Fury as Goldman Sachs unveils bankers' pay
An increased proportion of revenue is to be dished out to senior staff next week
James Moore is the Independent's Associate Business Editor and writes the Outlook City comment column from Tuesday to Friday. He also has a keen interest in disability issues and when not attempting to further injure himself playing wheelchair basketball.
Sunday 15 January 2012
Goldman Sachs will stoke the fury over bankers' bonuses this week when it increases the proportion of revenues paid to staff despite what could be its worst year for earnings since 1999.
The bank – which will report its final results for 2011 on Wednesday – has already set aside 44 per cent of the $22.76bn (£14.89bn) of revenues it generated during the first nine months of the year to pay staff. The lion's share will be shared by a small number of elite level "partners".
If pay remains at that level in the fourth quarter, the final compensation ratio will show a significant rise over the 39.3 per cent of revenues handed out by Goldman in 2010, when the total pay out was $15.38bn.
Although the average salary for the first nine months enjoyed by Goldman employees is down to $292,397 from $370.056 in the first three quarters of 2010, that the bankers' share of revenue is rising will anger critics.
This would counter banking industry arguments that remuneration policies are set up to reward those who generate good performance for all the bank's shareholders rather than just to keep senior staff in the manner to which they have become accustomed.
Analysts expect Goldman's final numbers to show a 62 per cent fall in earnings per share when compared to last year.
Speaking to the New York Times' Dealbook blog, Mike Mayo, an analyst with brokerage CLSA, said: "In the tug of war between employees and shareholders, the employees are winning."
Mr Mayo also said that Wall Street has its own 99 per cent and 1 per cent with those at the very top commanding the vast majority of bonus pools. Partners at Goldman could still enjoy packages of $3m or more, despite what might be the poorest 12 months for earnings since the bank floated on the New York Stock Exchange 13 years ago.
On this side of the Atlantic, the TUC's general secretary Brendan Barber said: "And so the bonus season is upon us again. This is the time of year when ordinary people discover that the bankers in the City – whose irresponsible behaviour and reckless risk-taking led to the global crash – are yet again to enjoy a bonus extravaganza."
Mr Barber called on the Government to "move beyond the rhetoric over top pay" and make bonuses above £260,000 liable for corporation tax. He also called for the re-introduction of a tax on bankers' bonuses. The previous government introduced a one-off banking "pay roll tax" aimed at bumper bonus payments.

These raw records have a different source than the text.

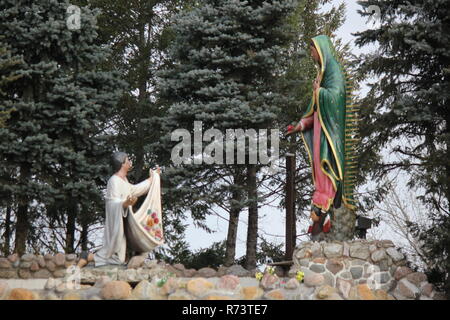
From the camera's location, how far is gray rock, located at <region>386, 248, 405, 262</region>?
423 inches

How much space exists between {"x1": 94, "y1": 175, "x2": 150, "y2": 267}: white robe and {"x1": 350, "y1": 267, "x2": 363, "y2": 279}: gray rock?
146 inches

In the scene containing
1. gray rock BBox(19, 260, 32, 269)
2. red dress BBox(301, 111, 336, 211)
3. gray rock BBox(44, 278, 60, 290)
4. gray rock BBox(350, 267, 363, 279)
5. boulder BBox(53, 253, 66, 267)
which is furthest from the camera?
gray rock BBox(19, 260, 32, 269)

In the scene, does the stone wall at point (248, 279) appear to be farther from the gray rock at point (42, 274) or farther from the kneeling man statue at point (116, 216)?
the kneeling man statue at point (116, 216)

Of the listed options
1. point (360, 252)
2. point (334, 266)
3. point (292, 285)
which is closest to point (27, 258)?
point (334, 266)

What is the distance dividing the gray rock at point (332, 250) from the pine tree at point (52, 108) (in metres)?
5.42

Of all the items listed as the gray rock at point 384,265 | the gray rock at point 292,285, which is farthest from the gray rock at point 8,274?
the gray rock at point 384,265

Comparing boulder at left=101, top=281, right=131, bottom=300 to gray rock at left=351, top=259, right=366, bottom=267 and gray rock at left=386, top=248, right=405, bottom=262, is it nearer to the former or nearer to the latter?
gray rock at left=351, top=259, right=366, bottom=267

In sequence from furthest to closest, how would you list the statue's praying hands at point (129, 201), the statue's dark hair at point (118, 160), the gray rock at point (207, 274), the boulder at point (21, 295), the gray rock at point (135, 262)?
the gray rock at point (207, 274)
the statue's dark hair at point (118, 160)
the gray rock at point (135, 262)
the statue's praying hands at point (129, 201)
the boulder at point (21, 295)

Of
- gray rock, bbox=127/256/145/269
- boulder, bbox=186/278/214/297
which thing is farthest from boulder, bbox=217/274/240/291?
gray rock, bbox=127/256/145/269

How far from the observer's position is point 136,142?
16594 mm

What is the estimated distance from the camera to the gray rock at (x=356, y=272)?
10875mm

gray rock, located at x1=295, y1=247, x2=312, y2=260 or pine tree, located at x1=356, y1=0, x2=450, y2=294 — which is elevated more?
pine tree, located at x1=356, y1=0, x2=450, y2=294

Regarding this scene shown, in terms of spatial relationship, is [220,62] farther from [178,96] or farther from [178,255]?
[178,255]

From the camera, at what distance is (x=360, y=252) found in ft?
35.8
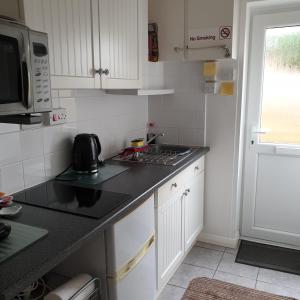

Not all banks have made such huge payouts. On Friday, JP Morgan kicked of the banking reporting season and cut its investment bank's compensation ratio to 34 per cent from 35 per cent in 2010. In contrast to Goldman, its revenue was flat at $26.274bn compared to $26.217bn. Overall, profits increased by 9 per cent, although they fell by 22 per cent in the fourth quarter.
The bank's head count fell to 25,999 against 26,314 putting the average salary at about $342,000 compared with $369,000 the previous year.
Goldman has also cut staff beyond a regular yearly cull of those rated as poor perfomers.